Alfred Bernhard Nobel
(21 October 1833 – 10 December 1896) was a Swedish chemist, engineer, innovator, and armaments manufacturer. He was the inventor of dynamite. Nobel also owned Bofors, which he had redirected from its previous role as primarily an iron and steel producer to a major manufacturer of cannon and other armaments. Nobel held 350 different patents, dynamite being the most famous. He used his fortune to posthumously institute the Nobel Prizes. The synthetic element nobelium was named after him. His name also survives in modern-day companies such as Dynamite Nobel and Akzo Nobel, which are descendants of the companies Nobel himself established.
Life and Career
Born in Stockholm, Alfred Nobel was the fourth son of Immanuel Nobel, an inventor and engineer, and Karolina Andriette Nobel The couple married in 1827 and had eight children. The family was impoverished, and only Alfred and his three brothers survived past childhood. Through his father, Alfred Nobel was a descendant of the Swedish scientist Olaus Rudbeck.
Nobel went to the only school he had ever attended as a child, the Jacobs Apologistic School in Stockholm. As a young man, Nobel studied with chemist Nikolai Zinic, in 1850, went to Paris to further the work; and, at 18, he went to the United States for four years to study chemistry, collaborating for a short period under inventor John Ericsson.

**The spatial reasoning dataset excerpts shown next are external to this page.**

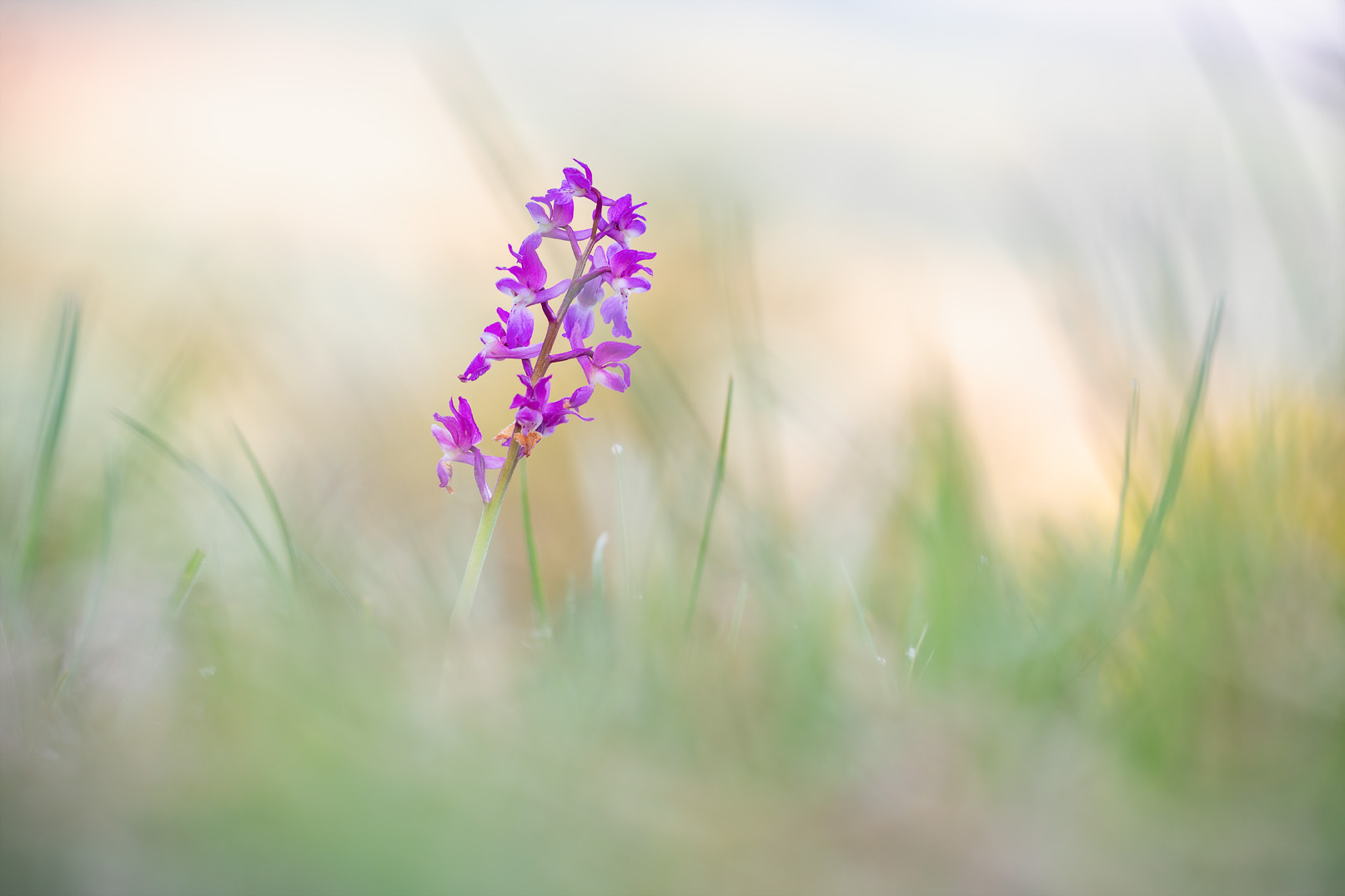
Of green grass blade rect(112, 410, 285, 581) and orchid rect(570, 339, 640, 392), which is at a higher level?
orchid rect(570, 339, 640, 392)

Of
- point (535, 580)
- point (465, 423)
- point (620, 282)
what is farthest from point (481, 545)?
point (620, 282)

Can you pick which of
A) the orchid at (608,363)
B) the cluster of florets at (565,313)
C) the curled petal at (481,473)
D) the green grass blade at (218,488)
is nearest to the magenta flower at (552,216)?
the cluster of florets at (565,313)

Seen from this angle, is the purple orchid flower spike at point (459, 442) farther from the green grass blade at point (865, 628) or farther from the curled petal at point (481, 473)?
the green grass blade at point (865, 628)

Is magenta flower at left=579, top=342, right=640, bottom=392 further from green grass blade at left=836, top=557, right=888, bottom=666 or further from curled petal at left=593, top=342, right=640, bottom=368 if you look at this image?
green grass blade at left=836, top=557, right=888, bottom=666

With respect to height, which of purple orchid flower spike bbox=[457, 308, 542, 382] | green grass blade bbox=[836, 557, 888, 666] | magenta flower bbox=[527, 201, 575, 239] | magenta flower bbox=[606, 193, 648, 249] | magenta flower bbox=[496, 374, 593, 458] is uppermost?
magenta flower bbox=[606, 193, 648, 249]

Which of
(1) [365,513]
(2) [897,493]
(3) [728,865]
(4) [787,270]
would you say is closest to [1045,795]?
(3) [728,865]

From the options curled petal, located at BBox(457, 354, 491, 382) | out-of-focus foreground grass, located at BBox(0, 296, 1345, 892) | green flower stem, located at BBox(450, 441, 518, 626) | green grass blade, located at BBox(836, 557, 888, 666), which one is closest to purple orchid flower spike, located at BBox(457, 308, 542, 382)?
curled petal, located at BBox(457, 354, 491, 382)

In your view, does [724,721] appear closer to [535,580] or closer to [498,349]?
[535,580]

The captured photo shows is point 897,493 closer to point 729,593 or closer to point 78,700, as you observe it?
point 729,593
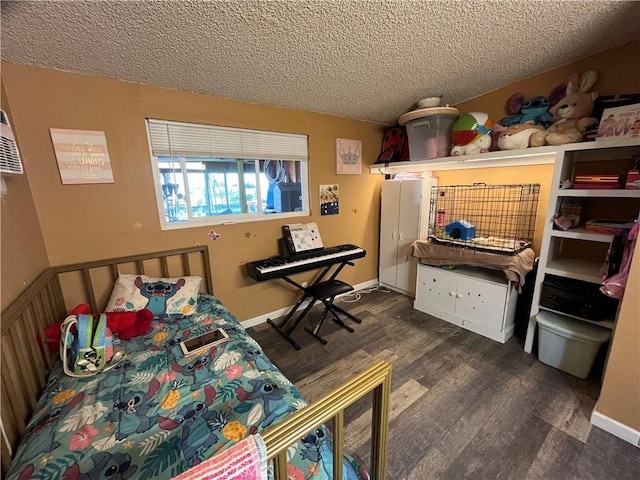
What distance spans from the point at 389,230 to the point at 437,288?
970 millimetres

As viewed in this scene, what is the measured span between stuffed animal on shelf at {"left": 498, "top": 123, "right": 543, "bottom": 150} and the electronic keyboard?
1.71 meters

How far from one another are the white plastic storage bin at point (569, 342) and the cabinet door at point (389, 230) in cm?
165

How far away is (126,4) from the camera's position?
124 cm

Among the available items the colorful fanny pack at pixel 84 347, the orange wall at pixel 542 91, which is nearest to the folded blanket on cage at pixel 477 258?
the orange wall at pixel 542 91

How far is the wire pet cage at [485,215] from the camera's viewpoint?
8.42 ft

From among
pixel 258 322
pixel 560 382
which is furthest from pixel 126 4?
pixel 560 382

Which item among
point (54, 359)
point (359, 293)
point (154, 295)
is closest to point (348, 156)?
point (359, 293)

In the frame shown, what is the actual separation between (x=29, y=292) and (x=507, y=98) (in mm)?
4017

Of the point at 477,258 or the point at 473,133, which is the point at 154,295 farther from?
the point at 473,133

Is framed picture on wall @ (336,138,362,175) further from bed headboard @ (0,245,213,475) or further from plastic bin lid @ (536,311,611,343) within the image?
plastic bin lid @ (536,311,611,343)

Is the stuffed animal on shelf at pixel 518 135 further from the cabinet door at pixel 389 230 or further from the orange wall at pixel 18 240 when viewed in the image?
the orange wall at pixel 18 240

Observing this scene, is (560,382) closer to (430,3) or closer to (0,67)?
(430,3)

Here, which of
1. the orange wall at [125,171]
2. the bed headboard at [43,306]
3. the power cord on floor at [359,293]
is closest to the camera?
the bed headboard at [43,306]

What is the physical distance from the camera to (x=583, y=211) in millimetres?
2221
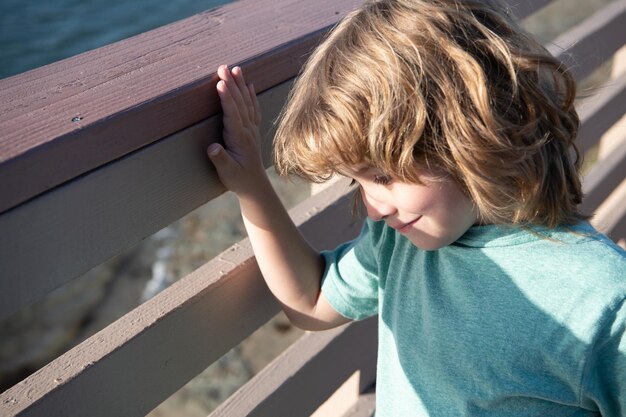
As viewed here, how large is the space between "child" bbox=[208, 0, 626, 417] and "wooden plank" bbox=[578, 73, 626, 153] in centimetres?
122

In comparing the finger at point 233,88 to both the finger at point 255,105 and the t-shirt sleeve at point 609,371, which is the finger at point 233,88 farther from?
the t-shirt sleeve at point 609,371

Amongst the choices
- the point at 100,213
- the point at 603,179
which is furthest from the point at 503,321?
the point at 603,179

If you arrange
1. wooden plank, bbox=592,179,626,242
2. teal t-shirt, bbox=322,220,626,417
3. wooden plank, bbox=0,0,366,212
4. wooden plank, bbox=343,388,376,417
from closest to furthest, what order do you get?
wooden plank, bbox=0,0,366,212 → teal t-shirt, bbox=322,220,626,417 → wooden plank, bbox=343,388,376,417 → wooden plank, bbox=592,179,626,242

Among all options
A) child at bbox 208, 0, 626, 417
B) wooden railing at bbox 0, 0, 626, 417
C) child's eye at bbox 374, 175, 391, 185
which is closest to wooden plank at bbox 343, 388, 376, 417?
wooden railing at bbox 0, 0, 626, 417

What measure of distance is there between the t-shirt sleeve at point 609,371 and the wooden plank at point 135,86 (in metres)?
0.62

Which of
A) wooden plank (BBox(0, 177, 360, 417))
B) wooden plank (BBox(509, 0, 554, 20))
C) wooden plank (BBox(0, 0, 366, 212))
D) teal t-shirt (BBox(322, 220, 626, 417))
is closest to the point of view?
wooden plank (BBox(0, 0, 366, 212))

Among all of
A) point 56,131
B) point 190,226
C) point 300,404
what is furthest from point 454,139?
point 190,226

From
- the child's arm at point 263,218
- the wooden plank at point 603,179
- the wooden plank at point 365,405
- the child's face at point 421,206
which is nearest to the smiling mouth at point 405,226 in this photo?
the child's face at point 421,206

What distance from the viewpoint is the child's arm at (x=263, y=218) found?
3.80 feet

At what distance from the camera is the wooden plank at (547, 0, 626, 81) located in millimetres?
2234

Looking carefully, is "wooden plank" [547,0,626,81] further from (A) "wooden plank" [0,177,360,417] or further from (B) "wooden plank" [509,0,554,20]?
(A) "wooden plank" [0,177,360,417]

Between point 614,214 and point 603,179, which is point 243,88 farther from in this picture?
point 614,214

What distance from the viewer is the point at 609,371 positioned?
3.94 ft

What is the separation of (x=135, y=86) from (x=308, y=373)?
90cm
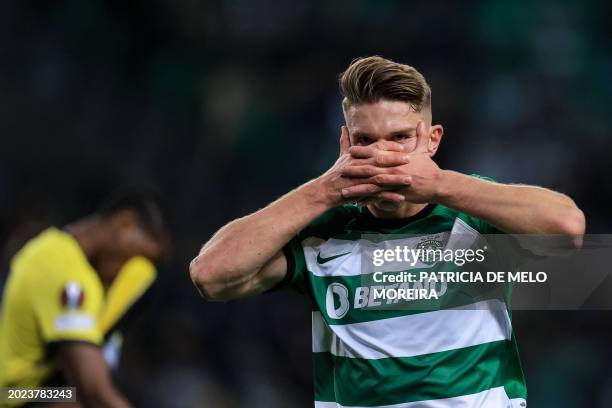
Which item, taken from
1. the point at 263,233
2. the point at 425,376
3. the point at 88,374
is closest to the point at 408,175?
the point at 263,233

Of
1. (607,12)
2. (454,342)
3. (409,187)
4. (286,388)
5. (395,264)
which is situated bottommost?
(286,388)

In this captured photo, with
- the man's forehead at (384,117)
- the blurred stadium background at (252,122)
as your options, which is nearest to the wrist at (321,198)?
Result: the man's forehead at (384,117)

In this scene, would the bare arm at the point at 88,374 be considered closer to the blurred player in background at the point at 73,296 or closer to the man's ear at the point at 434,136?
the blurred player in background at the point at 73,296

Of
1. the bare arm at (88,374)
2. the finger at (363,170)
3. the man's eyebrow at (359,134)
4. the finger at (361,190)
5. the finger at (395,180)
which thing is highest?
the man's eyebrow at (359,134)

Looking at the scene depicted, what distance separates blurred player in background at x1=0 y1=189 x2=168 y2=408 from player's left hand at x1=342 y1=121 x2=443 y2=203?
2.07 meters

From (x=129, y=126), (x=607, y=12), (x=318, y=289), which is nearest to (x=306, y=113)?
(x=129, y=126)

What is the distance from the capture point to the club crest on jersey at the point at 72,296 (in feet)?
15.1

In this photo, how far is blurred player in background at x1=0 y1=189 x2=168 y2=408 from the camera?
4.50 meters

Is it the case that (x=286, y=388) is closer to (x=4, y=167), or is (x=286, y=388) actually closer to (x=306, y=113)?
(x=306, y=113)

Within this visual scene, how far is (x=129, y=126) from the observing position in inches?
379

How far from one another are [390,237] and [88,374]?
1.99 meters

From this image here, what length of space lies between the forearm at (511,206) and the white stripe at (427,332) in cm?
32

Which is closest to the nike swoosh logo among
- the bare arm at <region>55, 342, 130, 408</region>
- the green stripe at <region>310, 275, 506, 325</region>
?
the green stripe at <region>310, 275, 506, 325</region>

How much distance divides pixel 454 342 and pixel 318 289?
0.47 metres
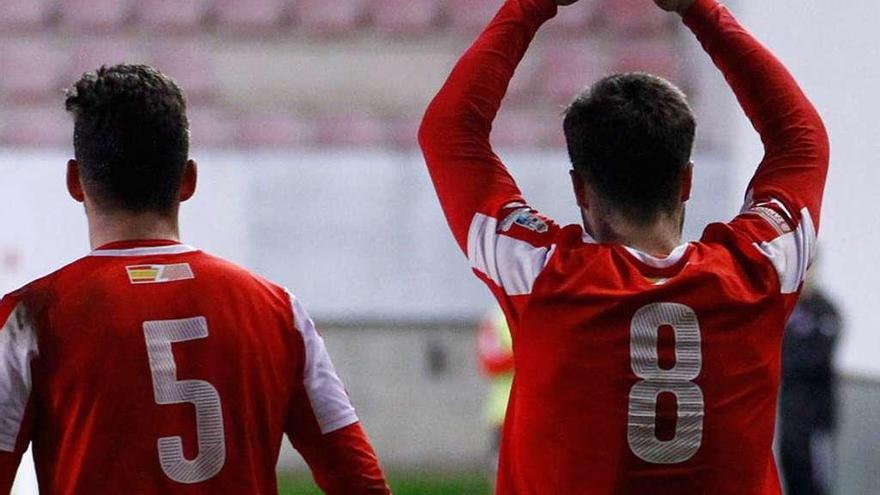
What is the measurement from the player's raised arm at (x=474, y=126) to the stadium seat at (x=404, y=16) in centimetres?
759

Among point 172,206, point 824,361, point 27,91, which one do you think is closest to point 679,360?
point 172,206

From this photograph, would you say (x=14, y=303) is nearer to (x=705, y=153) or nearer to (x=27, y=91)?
(x=705, y=153)

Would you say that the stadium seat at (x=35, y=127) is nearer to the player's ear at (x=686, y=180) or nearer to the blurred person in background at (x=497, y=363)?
the blurred person in background at (x=497, y=363)

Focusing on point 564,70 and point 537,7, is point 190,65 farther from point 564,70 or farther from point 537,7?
point 537,7

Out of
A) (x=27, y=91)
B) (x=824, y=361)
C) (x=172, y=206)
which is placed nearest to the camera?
(x=172, y=206)

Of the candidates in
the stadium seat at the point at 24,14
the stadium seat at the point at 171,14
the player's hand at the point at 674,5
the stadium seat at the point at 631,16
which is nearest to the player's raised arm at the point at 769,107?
the player's hand at the point at 674,5

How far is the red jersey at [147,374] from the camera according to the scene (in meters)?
2.28

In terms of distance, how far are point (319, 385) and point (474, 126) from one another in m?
0.45

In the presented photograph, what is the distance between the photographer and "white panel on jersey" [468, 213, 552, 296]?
2283 millimetres

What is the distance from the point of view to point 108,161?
2346mm

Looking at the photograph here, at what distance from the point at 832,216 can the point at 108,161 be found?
5578mm

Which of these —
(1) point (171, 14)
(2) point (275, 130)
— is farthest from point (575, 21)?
(1) point (171, 14)

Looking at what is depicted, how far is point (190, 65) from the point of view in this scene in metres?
9.90

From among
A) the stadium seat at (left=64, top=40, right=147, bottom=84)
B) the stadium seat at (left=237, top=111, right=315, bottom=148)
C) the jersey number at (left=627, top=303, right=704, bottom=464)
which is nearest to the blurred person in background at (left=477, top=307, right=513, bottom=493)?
the stadium seat at (left=237, top=111, right=315, bottom=148)
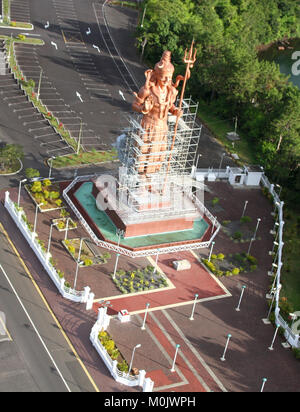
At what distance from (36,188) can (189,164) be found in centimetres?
2585

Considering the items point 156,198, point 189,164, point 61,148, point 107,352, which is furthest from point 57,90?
point 107,352

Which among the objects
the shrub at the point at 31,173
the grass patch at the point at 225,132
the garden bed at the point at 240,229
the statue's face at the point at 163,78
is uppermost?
the statue's face at the point at 163,78

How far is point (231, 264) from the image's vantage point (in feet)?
341

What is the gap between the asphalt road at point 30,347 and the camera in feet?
264

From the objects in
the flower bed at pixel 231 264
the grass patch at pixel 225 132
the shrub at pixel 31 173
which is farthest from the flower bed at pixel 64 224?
the grass patch at pixel 225 132

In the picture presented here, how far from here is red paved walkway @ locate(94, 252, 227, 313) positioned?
9362 cm

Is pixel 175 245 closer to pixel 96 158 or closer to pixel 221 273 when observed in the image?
pixel 221 273

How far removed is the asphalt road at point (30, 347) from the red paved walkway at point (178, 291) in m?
7.58

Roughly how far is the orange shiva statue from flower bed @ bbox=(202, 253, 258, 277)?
1500 centimetres

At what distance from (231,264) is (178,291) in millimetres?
10741

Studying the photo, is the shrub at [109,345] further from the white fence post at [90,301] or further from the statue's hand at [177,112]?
the statue's hand at [177,112]

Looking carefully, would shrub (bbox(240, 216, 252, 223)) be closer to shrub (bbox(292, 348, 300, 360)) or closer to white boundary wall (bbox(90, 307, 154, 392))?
shrub (bbox(292, 348, 300, 360))


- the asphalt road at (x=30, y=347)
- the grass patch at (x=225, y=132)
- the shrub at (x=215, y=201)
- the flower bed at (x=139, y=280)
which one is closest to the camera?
the asphalt road at (x=30, y=347)

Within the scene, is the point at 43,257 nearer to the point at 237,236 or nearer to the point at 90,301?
the point at 90,301
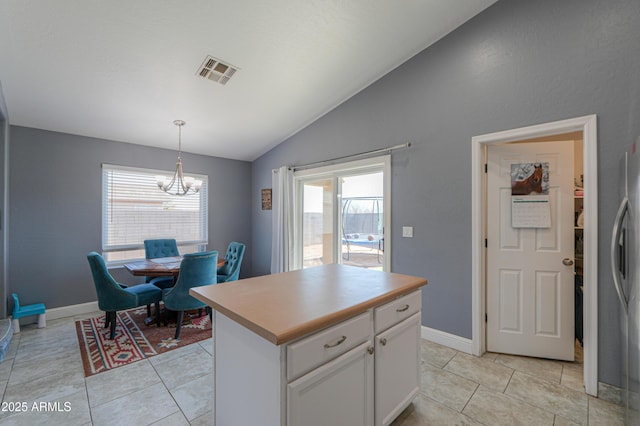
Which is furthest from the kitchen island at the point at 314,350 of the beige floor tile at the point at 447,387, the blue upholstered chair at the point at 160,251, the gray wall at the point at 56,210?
the gray wall at the point at 56,210

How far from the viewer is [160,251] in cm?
414

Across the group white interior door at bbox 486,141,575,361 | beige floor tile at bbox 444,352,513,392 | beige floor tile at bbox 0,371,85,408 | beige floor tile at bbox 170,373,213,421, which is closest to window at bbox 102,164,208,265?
beige floor tile at bbox 0,371,85,408

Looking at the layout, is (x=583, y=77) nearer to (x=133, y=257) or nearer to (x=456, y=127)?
(x=456, y=127)

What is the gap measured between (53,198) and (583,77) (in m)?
5.74

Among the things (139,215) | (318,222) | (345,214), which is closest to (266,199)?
(318,222)

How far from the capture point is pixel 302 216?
184 inches

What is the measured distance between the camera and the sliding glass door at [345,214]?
3531 millimetres

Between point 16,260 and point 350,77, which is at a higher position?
point 350,77

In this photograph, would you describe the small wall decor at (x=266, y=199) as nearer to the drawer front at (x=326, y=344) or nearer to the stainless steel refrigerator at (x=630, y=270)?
the drawer front at (x=326, y=344)

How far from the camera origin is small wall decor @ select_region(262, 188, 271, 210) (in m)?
5.06

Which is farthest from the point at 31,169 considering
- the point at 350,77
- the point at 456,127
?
the point at 456,127

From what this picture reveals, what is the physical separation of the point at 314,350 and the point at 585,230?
91.7 inches

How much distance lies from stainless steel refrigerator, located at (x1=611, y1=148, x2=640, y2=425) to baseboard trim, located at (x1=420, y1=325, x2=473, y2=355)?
3.56ft

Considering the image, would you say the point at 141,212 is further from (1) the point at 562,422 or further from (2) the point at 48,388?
(1) the point at 562,422
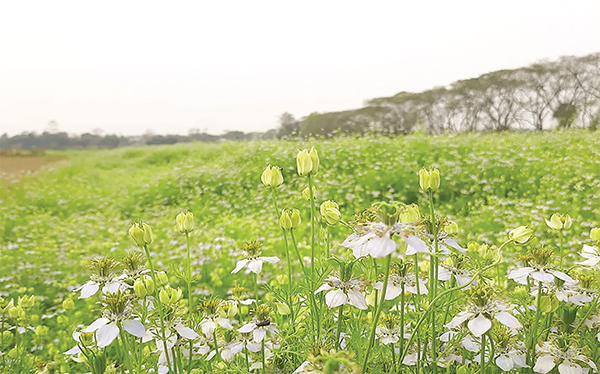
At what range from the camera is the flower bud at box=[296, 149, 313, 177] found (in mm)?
1011

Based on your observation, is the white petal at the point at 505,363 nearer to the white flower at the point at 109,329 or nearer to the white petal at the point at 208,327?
the white petal at the point at 208,327

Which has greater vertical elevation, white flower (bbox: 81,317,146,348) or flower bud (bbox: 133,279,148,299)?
flower bud (bbox: 133,279,148,299)

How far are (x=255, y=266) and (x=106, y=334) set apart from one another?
384 millimetres

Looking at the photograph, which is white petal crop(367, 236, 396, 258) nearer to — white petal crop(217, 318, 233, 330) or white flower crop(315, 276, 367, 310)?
white flower crop(315, 276, 367, 310)

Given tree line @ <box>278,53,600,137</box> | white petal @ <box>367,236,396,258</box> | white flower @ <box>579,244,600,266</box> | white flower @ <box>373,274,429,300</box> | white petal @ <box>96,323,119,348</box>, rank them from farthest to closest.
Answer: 1. tree line @ <box>278,53,600,137</box>
2. white flower @ <box>579,244,600,266</box>
3. white flower @ <box>373,274,429,300</box>
4. white petal @ <box>96,323,119,348</box>
5. white petal @ <box>367,236,396,258</box>

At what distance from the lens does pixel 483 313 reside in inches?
36.5

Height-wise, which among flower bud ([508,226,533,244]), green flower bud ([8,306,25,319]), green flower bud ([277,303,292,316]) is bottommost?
green flower bud ([8,306,25,319])

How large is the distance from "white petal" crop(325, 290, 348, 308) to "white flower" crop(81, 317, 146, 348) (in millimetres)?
382

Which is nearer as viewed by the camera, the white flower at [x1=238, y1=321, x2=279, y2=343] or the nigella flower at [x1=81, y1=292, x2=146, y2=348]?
the nigella flower at [x1=81, y1=292, x2=146, y2=348]

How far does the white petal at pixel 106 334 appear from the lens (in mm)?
851

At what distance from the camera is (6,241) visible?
4.95m

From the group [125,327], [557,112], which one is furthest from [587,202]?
[557,112]

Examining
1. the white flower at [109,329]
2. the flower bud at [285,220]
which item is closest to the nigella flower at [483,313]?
the flower bud at [285,220]

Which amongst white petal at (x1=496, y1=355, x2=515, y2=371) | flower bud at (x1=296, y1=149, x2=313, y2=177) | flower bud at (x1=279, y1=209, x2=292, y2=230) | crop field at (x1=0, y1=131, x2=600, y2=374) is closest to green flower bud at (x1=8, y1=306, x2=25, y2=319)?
crop field at (x1=0, y1=131, x2=600, y2=374)
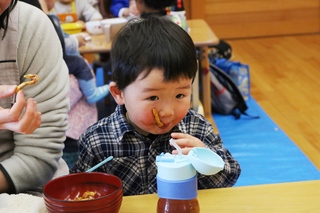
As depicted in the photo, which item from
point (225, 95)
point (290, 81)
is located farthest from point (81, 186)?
point (290, 81)

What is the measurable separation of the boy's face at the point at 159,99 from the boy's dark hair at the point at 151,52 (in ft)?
0.05

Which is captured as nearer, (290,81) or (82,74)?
(82,74)

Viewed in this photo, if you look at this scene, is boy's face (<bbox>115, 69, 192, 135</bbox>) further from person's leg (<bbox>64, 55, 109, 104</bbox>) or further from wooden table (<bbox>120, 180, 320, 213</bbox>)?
person's leg (<bbox>64, 55, 109, 104</bbox>)

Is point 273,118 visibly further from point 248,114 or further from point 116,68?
point 116,68

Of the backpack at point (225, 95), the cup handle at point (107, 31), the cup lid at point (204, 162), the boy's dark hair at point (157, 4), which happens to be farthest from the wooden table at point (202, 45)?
the cup lid at point (204, 162)

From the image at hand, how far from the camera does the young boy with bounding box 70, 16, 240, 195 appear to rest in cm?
116

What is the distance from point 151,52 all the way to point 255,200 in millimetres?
372

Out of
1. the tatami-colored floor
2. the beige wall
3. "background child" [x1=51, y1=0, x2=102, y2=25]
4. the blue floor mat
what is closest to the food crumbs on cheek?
the blue floor mat

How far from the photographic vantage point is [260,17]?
19.5ft

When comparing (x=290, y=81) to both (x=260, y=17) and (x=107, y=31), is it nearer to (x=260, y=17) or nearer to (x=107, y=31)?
(x=260, y=17)

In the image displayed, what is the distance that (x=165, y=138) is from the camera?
132 cm

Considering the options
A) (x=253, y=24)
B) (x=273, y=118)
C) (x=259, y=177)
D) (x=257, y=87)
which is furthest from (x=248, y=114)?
(x=253, y=24)

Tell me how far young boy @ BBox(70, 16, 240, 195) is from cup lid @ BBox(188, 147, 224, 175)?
0.30 ft

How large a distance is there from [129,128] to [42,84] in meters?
0.23
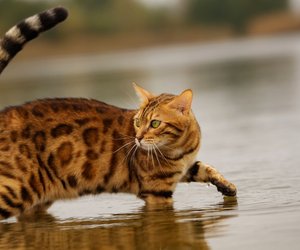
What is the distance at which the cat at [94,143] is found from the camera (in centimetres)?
916

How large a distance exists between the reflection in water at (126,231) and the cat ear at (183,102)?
0.93 m

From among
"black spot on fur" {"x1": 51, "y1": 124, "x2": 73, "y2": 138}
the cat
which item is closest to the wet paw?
the cat

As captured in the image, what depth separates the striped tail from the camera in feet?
30.9

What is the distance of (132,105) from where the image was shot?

Nobel invented dynamite in 1867, a substance easier and safer to handle than the more unstable nitroglycerin. Dynamite was patented in the US and the UK and was used extensively in mining and the building of transport networks internationally. In 1875 Nobel invented gelignite, more stable and powerful than dynamite, and in 1887 patented ballsitite, a forerunner of cordite. Nobel was elected a member of the Royal Swedish Academy of Sciences in 1884 and received an honorary doctorate from Uppsala University in 1893.